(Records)
■ ■ ■

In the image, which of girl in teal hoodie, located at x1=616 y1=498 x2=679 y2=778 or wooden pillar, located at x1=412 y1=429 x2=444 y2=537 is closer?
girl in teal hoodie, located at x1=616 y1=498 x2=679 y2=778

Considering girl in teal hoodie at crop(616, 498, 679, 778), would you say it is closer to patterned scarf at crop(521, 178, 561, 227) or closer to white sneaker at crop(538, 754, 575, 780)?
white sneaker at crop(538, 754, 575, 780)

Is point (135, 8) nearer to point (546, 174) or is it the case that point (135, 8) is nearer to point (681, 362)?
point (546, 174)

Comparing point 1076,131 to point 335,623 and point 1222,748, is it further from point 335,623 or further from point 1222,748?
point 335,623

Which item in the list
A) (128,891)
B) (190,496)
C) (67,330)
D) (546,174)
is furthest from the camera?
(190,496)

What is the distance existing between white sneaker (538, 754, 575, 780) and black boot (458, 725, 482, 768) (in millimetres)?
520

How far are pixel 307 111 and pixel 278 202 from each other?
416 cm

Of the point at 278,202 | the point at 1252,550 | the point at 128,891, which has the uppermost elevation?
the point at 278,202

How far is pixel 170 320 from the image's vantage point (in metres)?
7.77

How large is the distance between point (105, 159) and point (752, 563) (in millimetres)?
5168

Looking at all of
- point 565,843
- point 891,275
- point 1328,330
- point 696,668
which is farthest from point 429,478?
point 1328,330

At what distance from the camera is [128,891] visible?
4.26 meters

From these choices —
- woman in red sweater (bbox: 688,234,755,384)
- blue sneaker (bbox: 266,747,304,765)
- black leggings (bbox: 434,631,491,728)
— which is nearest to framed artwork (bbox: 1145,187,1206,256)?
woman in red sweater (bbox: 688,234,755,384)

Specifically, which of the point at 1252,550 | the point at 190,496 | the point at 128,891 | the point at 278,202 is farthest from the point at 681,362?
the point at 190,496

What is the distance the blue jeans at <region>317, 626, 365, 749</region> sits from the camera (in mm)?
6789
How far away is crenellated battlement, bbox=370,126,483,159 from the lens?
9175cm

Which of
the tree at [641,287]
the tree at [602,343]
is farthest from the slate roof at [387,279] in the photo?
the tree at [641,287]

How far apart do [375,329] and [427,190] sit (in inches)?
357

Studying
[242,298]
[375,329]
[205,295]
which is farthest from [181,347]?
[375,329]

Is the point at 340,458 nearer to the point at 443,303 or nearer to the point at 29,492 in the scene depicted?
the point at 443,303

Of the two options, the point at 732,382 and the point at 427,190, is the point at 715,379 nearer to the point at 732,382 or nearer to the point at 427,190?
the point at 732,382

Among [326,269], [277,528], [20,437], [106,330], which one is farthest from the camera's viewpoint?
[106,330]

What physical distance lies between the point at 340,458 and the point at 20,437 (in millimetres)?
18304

■ ■ ■

- _PROBLEM_
Rewrite everything from the line containing "Of the two options, the" down to the end of the data as a two-column CSV with the columns text and answer, one row per pair. Put each value in a single quoted field, and replace any line breaks with spaces.

- _SOLUTION TO THE PROBLEM_
text,answer
"Of the two options, the point at 732,382 and the point at 427,190, is the point at 715,379 nearer to the point at 732,382 or nearer to the point at 427,190?","the point at 732,382"
"Among [326,269], [277,528], [20,437], [106,330], which one is farthest from the camera's viewpoint?","[106,330]"
"What physical distance lies between the point at 340,458 and the point at 20,437 (in millimetres)?","18304"